Optimize Stable Diffusion Upscaling with Diffusers and PyTorch*

Stay in the Know on All Things CODE

author-image

By

Stable Diffusion is a state-of-the-art model for generating high-quality images from textual descriptions, leveraging the power of latent diffusion models. The Hugging Face diffusers library provides easy-to-use pipelines to deploy and utilize the Stable Diffusion model, including generating, modifying, and upscaling images.

In this article, we will delve into the process of upscaling images generated by Stable Diffusion using the StableDiffusionUpscalePipeline from the diffusers library. We will discuss the reasons behind upscaling and demonstrate how to optimize this process for better performance on Intel® Xeon® Processors using Intel® Extension for PyTorch* (a Python package where Intel releases its newest optimizations and features before upstreaming them into open source PyTorch).

How to optimize the StableDiffusionUpscalePipeline for Inference?

The StableDiffusionUpscalePipeline from the Hugging Face diffusers library is designed to enhance the resolution of input images using the Stable Diffusion model, particularly increasing the resolution by a factor of four. This pipeline utilizes a combination of components including a Variational Auto-Encoder (VAE) for encoding and decoding images, a frozen CLIP text model for text encoding, a UNet architecture for denoising image latents, and various schedulers to manage the diffusion process during image generation.
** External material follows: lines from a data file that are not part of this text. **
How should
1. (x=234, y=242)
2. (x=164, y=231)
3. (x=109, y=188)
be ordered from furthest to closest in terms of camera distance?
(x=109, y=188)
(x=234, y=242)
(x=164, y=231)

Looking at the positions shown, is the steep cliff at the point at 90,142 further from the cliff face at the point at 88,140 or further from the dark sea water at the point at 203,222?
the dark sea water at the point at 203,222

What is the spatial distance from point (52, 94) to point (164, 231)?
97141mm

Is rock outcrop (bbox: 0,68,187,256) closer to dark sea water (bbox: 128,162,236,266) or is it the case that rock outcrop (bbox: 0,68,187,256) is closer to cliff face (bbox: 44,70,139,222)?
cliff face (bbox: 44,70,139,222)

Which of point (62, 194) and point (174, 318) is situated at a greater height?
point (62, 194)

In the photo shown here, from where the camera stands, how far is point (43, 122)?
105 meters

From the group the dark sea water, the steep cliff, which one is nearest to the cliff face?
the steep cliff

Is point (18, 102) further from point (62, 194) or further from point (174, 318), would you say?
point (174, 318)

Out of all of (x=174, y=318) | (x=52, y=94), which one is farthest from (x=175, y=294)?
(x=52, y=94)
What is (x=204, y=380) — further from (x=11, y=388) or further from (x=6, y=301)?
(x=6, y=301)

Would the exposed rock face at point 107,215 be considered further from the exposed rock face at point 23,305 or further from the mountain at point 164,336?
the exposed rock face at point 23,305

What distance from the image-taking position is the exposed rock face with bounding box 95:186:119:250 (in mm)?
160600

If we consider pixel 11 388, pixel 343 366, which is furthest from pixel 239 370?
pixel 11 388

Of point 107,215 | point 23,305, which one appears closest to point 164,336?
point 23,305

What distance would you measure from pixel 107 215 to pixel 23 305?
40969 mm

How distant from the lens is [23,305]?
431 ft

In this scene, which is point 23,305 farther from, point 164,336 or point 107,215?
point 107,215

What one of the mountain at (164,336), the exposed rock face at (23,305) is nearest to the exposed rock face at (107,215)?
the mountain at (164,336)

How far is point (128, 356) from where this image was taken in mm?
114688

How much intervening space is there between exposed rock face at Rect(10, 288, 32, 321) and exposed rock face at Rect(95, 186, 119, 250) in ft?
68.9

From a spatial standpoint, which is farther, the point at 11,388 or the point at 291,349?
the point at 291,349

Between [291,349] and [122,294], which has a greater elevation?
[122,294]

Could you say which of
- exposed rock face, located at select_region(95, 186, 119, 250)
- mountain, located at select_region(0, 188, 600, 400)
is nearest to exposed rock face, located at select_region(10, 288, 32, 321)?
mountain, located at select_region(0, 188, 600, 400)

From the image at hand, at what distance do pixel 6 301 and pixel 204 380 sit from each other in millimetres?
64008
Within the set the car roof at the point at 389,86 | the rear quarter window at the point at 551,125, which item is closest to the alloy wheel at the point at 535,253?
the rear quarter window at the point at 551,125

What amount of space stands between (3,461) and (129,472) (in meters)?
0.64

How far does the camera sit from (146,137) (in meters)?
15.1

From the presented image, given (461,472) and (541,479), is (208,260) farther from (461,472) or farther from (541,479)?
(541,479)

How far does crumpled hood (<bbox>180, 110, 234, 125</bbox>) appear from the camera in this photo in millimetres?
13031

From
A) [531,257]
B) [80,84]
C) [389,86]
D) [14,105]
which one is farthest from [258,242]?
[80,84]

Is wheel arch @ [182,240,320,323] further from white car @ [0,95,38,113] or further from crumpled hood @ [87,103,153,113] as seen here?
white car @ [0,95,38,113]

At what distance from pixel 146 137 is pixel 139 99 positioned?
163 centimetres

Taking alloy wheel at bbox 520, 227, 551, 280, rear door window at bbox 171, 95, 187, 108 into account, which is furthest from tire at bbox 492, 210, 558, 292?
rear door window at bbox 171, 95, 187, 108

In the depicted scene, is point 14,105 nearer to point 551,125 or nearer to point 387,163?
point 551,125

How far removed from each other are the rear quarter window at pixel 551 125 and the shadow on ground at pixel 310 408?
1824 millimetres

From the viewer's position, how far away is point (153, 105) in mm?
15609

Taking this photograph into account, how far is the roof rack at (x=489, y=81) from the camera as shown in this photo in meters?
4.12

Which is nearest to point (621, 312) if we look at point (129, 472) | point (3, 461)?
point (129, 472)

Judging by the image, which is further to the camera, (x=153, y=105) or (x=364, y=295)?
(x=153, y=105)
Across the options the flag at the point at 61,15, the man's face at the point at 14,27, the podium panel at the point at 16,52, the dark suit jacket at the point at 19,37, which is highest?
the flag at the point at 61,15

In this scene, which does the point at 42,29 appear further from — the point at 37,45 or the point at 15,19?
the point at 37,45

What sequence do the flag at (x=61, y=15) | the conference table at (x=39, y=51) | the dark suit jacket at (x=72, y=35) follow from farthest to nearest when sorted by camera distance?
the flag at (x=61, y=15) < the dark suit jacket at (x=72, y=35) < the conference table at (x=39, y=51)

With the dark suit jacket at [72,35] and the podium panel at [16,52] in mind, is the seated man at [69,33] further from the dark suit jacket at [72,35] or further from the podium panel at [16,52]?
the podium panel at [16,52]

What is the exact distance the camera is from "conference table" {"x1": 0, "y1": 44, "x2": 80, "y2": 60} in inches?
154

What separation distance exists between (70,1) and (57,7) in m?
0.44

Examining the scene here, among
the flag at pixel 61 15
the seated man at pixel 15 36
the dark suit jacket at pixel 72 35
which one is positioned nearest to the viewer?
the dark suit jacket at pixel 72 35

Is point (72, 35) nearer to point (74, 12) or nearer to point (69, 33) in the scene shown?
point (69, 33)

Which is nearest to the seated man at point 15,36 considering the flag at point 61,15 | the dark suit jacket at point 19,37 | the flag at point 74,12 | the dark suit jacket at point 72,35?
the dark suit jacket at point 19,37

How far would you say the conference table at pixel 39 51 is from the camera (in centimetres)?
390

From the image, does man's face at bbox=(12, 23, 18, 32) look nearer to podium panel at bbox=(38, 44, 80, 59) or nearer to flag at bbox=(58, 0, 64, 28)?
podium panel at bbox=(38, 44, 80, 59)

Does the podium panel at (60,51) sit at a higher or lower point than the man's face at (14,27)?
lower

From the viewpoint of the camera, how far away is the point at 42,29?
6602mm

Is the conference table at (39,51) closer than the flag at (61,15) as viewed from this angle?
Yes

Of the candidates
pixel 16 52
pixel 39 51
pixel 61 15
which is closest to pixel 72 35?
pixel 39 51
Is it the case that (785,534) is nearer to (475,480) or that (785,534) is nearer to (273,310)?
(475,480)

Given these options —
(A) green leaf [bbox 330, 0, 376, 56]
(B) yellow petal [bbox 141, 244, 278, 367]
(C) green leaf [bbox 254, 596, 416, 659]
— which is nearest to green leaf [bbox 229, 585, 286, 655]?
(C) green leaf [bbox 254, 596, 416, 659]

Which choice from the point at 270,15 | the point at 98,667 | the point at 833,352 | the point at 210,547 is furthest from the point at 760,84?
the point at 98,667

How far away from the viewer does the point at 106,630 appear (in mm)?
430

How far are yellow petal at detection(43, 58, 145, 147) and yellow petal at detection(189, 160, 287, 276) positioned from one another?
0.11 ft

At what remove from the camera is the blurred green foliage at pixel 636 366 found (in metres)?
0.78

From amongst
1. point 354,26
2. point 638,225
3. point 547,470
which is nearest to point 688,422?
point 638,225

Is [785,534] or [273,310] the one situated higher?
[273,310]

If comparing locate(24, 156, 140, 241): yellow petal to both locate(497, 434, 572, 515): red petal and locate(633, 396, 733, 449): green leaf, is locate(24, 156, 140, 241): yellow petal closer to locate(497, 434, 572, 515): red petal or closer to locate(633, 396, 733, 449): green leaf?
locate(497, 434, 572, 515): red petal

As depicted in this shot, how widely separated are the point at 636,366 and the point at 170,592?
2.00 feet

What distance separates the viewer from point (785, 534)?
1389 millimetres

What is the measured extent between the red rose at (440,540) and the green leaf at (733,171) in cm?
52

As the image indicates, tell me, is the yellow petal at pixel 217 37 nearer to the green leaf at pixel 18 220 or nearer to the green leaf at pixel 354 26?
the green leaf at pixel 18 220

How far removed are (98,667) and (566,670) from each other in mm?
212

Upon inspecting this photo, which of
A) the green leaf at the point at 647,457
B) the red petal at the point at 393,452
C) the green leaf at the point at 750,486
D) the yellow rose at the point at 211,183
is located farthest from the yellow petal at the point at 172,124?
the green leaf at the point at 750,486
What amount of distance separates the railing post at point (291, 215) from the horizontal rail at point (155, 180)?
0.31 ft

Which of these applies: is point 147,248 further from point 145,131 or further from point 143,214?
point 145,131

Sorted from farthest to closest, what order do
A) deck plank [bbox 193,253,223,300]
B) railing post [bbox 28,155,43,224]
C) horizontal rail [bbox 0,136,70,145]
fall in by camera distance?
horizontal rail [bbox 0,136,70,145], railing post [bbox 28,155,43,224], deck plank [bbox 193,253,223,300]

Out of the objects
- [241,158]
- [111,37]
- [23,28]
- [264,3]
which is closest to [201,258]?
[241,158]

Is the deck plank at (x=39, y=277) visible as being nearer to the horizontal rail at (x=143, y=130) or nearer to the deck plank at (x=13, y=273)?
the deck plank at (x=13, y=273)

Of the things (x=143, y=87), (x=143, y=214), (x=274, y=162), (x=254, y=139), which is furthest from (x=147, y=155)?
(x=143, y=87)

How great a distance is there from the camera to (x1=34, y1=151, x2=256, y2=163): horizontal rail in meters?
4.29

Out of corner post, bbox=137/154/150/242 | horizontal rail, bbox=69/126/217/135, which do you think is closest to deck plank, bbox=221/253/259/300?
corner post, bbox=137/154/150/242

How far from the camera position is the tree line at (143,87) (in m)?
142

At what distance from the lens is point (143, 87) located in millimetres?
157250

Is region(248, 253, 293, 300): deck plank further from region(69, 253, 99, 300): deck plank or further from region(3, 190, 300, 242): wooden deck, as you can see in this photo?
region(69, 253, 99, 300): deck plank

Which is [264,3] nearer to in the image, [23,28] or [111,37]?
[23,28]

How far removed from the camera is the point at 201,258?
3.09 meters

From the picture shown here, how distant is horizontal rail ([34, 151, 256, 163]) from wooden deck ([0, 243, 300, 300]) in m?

This pipeline is particularly useful for applications requiring high-resolution image outputs from lower resolution inputs, making it ideal for enhancing details in generated or real-world images. It allows users to specify various parameters such as the number of denoising steps, the guidance scale to balance fidelity to the input text against image quality, and even supports custom callbacks during the inference process to monitor or modify the generation.

For detailed examples of how to use this pipeline and configure its parameters for optimal results, check out the Hugging Face documentation and model hub.

Additionally, to boost the performance of the StableDiffusionUpscalePipeline, we can optimize its components individually before combining them. Intel Extension for PyTorch, plays a crucial role in this optimization. The extension enhances PyTorch with advanced optimizations for an additional performance increase on Intel hardware. These enhancements utilize the capabilities of Intel® Advanced Vector Extensions 512 (Intel® AVX-512), Vector Neural Network Instructions (VNNI), and Intel® Advanced Matrix Extensions (Intel® AMX) within Intel CPUs. Intel Extension for PyTorch introduces an accessible Python API - `ipex.optimize()` which automatically optimizes the pipeline module, allowing it to leverage these sophisticated hardware instructions for greater performance efficiency.

Code Sample

The code snippet below demonstrates how to upscale an image using the Stable Diffusion Upscale Pipeline from the diffusers library, with optimizations for performance using Intel Extension for PyTorch. U-Net, VAE, and text encoder components of the pipeline are targeted separately and optimized for CPU inference.

1. Setting Up the Environment

It is recommended to create a Conda virtual environment to perform the installations. Install PyTorch, diffusers and Intel Extension for PyTorch:

python -m pip install torch torchvision torchaudio --index-url https://download.pytorch.org/whl/cpu
python -m pip install intel-extension-for-pytorch
python -m pip install oneccl_bind_pt --extra-index-url https://pytorch-extension.intel.com/release-whl/stable/cpu/us/
pip install transformers
pip install diffusers

Check out the page to find more information about installing Intel Extension for PyTorch.

2. Steps to Optimize

First, let’s import all the necessary packages including Intel Extension for PyTorch and load the sample image that we wish to upscale:

from diffusers import StableDiffusionUpscalePipeline 
import torch 
from PIL import Image 

###########################################
import intel_extension_for_pytorch as ipex 
########################################### 

# Load an image from the filesystem 

img = Image.open("./sample.png")

Next, let’s look at how the upscaling pipeline can be optimized using features from Intel Extension for PyTorch.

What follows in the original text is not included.